I am interested in solving a set of maximization problems where those problems only just differ in their objective. The objective functions are all linear and the constraints are all just affine. I was wondering what is the most efficient way to implement it using CPLEX since I would like the solver to reuse as much information across the different solves. The problems are solved sequentially one after the other (as shown in the for loop below). I tried to get this information from the CPLEX manual, but I was unsuccessful. Any help would be appreciated.

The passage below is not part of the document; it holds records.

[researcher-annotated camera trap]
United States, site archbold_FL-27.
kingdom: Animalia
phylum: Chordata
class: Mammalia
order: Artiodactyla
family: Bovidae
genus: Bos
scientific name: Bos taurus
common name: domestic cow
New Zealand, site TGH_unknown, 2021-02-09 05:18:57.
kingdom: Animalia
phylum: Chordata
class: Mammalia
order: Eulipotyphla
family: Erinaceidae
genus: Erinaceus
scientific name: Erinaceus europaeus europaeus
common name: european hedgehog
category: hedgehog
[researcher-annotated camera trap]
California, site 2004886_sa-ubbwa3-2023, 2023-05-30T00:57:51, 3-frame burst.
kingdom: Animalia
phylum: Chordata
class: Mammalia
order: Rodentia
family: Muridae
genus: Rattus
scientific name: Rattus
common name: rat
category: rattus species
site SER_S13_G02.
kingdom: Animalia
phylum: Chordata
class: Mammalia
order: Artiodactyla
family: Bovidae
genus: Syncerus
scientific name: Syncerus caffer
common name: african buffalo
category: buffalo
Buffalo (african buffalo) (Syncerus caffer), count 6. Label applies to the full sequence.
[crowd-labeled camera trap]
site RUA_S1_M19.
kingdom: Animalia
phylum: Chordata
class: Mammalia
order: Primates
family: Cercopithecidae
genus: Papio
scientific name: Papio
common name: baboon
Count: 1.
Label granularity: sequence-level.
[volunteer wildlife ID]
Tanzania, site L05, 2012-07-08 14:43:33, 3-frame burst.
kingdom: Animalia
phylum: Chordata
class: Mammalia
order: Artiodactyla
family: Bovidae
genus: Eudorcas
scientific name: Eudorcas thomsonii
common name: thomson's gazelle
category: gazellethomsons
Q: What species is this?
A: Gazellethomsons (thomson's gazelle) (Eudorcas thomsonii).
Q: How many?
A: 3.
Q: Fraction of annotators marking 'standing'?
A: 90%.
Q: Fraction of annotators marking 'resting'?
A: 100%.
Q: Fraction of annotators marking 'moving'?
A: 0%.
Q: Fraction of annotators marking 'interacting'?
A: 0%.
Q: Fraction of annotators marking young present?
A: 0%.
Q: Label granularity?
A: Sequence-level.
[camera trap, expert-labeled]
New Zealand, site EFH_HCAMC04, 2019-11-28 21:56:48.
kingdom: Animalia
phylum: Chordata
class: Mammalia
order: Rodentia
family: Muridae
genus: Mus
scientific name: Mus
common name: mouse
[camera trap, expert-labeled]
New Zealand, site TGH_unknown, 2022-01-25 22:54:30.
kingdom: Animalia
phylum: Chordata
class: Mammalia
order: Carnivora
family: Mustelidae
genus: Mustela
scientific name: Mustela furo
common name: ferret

Below I have provided a snippet from my code (in C++), any advice on improving its speed will be great.
IloEnv env;
IloModel model(env);
IloNumVarArray vec_x_vars(env);
// I call a function here to populate constraints into the model
std::vector<IloNumArray> vec_obj_coeffs; //Assume this vector contains all the different linear objectives
IloExpr obj_expr(env);
for(size_t uiIndex = 0; uiIndex < vec_objectives.size(); uiIndex++)
{
obj_expr.setLinearCoefs(vec_x_vars, vec_objectives[uiIndex]);
IloObjective obj = IloMaximize(env, obj_expr);
model.add(obj);
IloCplex cplex(model);
cplex.solve();
model.remove(obj);
}
obj_expr.end();
vec_x_vars.end();
env.end();
Is the implementation above the best possible in terms of efficiency that we can get?